+++ Given passage
Re: vector search support

From: "Jonathan S(dot) Katz" <jkatz(at)postgresql(dot)org>
To: Giuseppe Broccolo <g(dot)broccolo(dot)7(at)gmail(dot)com>, Nathan Bossart <nathandbossart(at)gmail(dot)com>
Cc: pgsql-hackers(at)postgresql(dot)org, mail(at)joeconway(dot)com
Subject: Re: vector search support
Date: 2023-05-26 14:37:57
Message-ID: 49c7ba52-818a-6d0b-b8fd-eadef8e195a1@postgresql.org
Views: Raw Message | Whole Thread | Download mbox | Resend email
Thread:
Lists: pgsql-hackers

On 4/26/23 9:31 AM, Giuseppe Broccolo wrote:
> Hi Nathan,
>
> I find the patches really interesting. Personally, as Data/MLOps
> Engineer, I'm involved in a project where we use embedding techniques to
> generate vectors from documents, and use clustering and kNN searches to
> find similar documents basing on spatial neighbourhood of generated
> vectors.

Thanks! This seems to be a pretty common use-case these days.
++++++
+++ Items
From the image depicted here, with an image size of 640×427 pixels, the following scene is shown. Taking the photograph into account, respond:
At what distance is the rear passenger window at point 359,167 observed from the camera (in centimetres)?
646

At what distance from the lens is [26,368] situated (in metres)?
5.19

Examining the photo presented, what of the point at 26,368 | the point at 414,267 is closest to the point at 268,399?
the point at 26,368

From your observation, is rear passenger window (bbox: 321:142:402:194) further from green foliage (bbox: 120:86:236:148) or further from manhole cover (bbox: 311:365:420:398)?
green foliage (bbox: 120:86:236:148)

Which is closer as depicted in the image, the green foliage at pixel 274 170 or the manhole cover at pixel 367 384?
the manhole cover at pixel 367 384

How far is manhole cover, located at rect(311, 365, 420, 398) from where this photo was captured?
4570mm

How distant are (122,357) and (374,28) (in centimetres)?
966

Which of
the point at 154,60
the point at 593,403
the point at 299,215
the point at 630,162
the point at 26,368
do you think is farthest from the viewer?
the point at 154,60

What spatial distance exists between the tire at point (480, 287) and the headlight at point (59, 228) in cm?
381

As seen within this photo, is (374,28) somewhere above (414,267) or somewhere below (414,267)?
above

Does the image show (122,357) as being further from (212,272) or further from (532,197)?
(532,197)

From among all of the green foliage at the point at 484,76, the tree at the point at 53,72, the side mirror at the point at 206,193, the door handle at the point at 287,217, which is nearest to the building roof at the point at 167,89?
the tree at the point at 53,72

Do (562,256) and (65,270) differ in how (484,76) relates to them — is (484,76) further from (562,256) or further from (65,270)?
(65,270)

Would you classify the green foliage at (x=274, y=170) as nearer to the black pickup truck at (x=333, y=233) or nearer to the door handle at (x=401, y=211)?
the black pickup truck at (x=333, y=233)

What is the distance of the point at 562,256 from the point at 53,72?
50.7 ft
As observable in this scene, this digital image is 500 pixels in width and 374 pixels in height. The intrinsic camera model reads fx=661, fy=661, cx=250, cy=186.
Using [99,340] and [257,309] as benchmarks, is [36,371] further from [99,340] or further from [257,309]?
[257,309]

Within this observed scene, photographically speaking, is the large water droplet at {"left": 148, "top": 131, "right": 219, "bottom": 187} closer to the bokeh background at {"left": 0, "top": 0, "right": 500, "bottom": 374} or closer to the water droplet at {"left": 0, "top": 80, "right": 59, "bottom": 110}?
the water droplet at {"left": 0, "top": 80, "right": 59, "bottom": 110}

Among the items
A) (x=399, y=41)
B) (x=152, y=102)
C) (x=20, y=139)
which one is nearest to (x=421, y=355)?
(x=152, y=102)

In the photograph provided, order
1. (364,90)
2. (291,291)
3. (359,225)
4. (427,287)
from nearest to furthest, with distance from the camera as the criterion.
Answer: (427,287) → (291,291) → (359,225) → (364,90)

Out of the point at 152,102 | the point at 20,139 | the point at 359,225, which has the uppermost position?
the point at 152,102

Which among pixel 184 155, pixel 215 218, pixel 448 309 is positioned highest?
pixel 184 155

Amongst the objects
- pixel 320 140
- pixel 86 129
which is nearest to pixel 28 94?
++++++
> **Required tasks**:
a) Reproduce the vector search message from "On 4/26/23 9:31" down to "use-case these days.".
b) Pick out each line in the records where the word "door" occurs.

> **Completed exercise**:
a)
On 4/26/23 9:31 AM, Giuseppe Broccolo wrote:
> Hi Nathan,
>
> I find the patches really interesting. Personally, as Data/MLOps
> Engineer, I'm involved in a project where we use embedding techniques to
> generate vectors from documents, and use clustering and kNN searches to
> find similar documents basing on spatial neighbourhood of generated
> vectors.

Thanks! This seems to be a pretty common use-case these days.

b)
From among all of the green foliage at the point at 484,76, the tree at the point at 53,72, the side mirror at the point at 206,193, the door handle at the point at 287,217, which is nearest to the building roof at the point at 167,89?
Would you classify the green foliage at (x=274, y=170) as nearer to the black pickup truck at (x=333, y=233) or nearer to the door handle at (x=401, y=211)?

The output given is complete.